[Objective]
Gather every line in the items below that contains the word "millimetres". Case counts.

--- start Excerpted data ---

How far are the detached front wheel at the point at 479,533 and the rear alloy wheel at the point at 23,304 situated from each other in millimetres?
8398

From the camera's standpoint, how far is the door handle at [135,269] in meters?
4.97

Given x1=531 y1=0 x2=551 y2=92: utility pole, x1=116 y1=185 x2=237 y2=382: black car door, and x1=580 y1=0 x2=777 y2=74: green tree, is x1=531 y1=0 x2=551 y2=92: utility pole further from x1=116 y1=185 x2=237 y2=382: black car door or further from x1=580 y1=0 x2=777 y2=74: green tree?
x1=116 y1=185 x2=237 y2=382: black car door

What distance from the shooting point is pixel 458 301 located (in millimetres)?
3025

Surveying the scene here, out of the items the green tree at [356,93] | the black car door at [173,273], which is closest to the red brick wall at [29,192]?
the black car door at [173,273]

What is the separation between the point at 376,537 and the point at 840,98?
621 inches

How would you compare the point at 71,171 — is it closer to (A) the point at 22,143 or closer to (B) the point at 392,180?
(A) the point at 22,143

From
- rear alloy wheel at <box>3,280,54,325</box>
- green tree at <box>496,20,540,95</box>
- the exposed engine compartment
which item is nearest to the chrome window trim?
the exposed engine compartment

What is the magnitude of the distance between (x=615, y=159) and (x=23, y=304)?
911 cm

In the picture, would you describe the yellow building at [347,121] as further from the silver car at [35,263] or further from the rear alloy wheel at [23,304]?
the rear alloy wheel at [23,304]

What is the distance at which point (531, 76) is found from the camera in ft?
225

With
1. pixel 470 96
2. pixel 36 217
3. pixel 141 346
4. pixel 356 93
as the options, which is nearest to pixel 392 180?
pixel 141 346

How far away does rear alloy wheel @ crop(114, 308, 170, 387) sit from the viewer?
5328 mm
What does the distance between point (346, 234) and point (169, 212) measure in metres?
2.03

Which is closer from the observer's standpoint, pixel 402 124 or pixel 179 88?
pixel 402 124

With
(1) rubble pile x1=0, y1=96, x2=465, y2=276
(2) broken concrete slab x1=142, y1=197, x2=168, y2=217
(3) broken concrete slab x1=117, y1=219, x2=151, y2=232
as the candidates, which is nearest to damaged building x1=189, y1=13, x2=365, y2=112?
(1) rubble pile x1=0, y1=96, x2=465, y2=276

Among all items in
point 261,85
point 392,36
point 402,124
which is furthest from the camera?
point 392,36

--- end Excerpted data ---

[Problem solution]
How far are the detached front wheel at the point at 479,533 and the rear alloy wheel at the point at 23,304 situated from each other in millimetres?
What distance from the shooting point is pixel 458 301 located (in millimetres)?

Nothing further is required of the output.